22 June 2007

Alpine Solstice Hike

The first day of summer blazed in with hot 80 deg F temperatures--a good day to head for the mountains. RTD and I loaded up, drove to the Pintler, and found the Many Miles Lake trailhead. Thankfully, our good hiking friends in Anaconda have (once again) removed the FS trail marker sign in an effort to keep the searching hordes out of the Last Best Alpine Cirque.

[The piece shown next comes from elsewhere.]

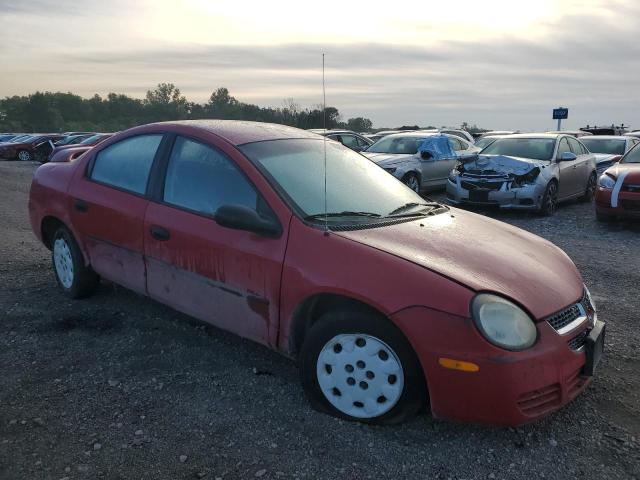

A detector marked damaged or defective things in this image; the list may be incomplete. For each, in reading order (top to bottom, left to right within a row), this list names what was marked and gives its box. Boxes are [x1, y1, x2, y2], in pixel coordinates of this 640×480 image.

damaged silver car [448, 131, 596, 214]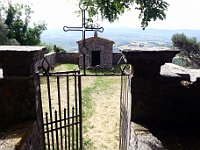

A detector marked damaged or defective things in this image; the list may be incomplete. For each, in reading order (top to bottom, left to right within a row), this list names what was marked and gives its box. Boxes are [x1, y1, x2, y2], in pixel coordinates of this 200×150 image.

rusty metal [63, 1, 104, 75]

Looks like a good year for beargrass blooms. They don't flower every year, but seem to like these wet springs. Here are some at mid-elevation (c. 8,000 foot) level:

It was hot as all hell hiking up the steep trail that brings you over from Many More Miles drainage to Many Miles Lakes. My bad for getting a late start. Normally, I'm on the trail by 7 am in hot weather, but Jan, AJ, and I fished until dark last night. Oh yeah, AJ caught his first trout on a dryfly. I told him he had to eat that first one raw, and I think he would have if I could have kept a straight face just 10 seconds longer:

Anyway, over the ridge and into the cirque and wasn't RTD happy to find a snow field and cool down:
Just a little further, and we were at Many Cutthroat Lake. Wow, it's still spring here at 9,000 feet, with golden glacier lillies, purple roosterheads, and tiny spring beauties. The latter have been my favorite since I learned to spring turkey hunt in Pennsylvania on Big Flat at the headwaters of Kinzua Creek. There, I would hide and call in a gobbler, shivering in the cool early-May dawn while listening to the birds and admiring the first flowers of spring:

Like most places in western Montana, even this remote hanging valley was not left untouched by the ravages of the Anaconda Copper Mining company. The company was caught illegally poaching cord wood c. 1900 on the newly created National Forests (i.e. Forest Reserves), and had to abandon the stacked logs. There are dozens of these piles scattered around the lakes: Time for a cup of tea. It's nice to sit on a log, look over the lake to the edge of the world (the lake's outlet), and wait for the water to boil (oh yeah, and swat mosquitoes): No, believe it or not, EcoRover does NOT kill trout everytime he goes out. But there is nothing like a mess of fat cutthroats for supper: As I fished, the air cooled and the billowy cumulus clouds began to tower and develop dark underbellies. Just as I finished cleaning the trout and packing them in snow, the thunderstorm broke. It felt good to hike back across the ridge to the trailhead in a downpour, and the nearby lightning strikes along the ridge were only mildly terrifying. And, with a few beers stashed in the creek for the ride home, life is good no matter how wet you are.